• _SELECTED EXCERPT_
***

Esther L. Finney, MD1, Harras B. Zaid, MD1, David Canes, MD1, Alireza Moinzadeh, MD, MBA1, Kristian B. Stensland, MD, MPH2.
1Lahey Hospital and Medical Center, Burlington, MA, USA, 2University of Michigan, Ann Arbor, MI, USA.

BACKGROUND: The digital rectal exam (DRE) is currently included in the AUA/NCCN risk strata for prostate cancer. Specifically, a patient cannot be “low risk” if they have palpable disease in more than half of one side of the prostate (cT2b or higher), which may render them ineligible for surveillance or other lower intensity treatments. However, it is unclear how frequently DRE findings are reported, particularly with respect to substaging (i.e., cT2a, cT2b, cT2c). We hypothesized that there is no documentation of tumor substage for a large number of patients, and that the rate of reporting has decreased over the last decade. METHODS: We queried the National Cancer Database for nonmetastatic prostate cancer cases from 2004-2016. We evaluated the number of cases missing clinical T2 substaging for each year (cTx). To estimate the potential change in risk grouping if DRE were missing, we also calculated the number of patients whose risk stratification would change based on clinical exam alone (i.e., PSA and Gleason score) for patients whose Gleason Grade Group, PSA, and clinical T2 substage were available.

***

• _PROVIDED DATA_
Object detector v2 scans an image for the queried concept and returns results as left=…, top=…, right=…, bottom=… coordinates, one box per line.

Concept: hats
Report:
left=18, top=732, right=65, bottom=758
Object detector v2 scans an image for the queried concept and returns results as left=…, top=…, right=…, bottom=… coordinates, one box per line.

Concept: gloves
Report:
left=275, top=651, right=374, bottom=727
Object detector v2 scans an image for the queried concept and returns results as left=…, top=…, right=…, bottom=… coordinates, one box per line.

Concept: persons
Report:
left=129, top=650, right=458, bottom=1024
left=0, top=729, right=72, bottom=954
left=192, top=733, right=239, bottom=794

***

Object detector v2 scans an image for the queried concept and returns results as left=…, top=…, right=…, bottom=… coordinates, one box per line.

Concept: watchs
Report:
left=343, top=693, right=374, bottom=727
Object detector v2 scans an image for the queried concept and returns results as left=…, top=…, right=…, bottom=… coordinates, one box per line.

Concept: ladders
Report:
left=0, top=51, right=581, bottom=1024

***

• _EXERCISES_
1. Repeat the part of the prostate cancer abstract that opens with the words containing "Esther L. Finney, MD1, Harras" and closes with "Arbor, MI, USA.".
2. In the prostate cancer abstract, which years of nonmetastatic prostate cancer cases were pulled from the National Cancer Database?
The data above are separate material and have nothing to do with the prostate cancer abstract.

• _RESPONSE LIST_
1.
Esther L. Finney, MD1, Harras B. Zaid, MD1, David Canes, MD1, Alireza Moinzadeh, MD, MBA1, Kristian B. Stensland, MD, MPH2.
1Lahey Hospital and Medical Center, Burlington, MA, USA, 2University of Michigan, Ann Arbor, MI, USA.

2. 2004-2016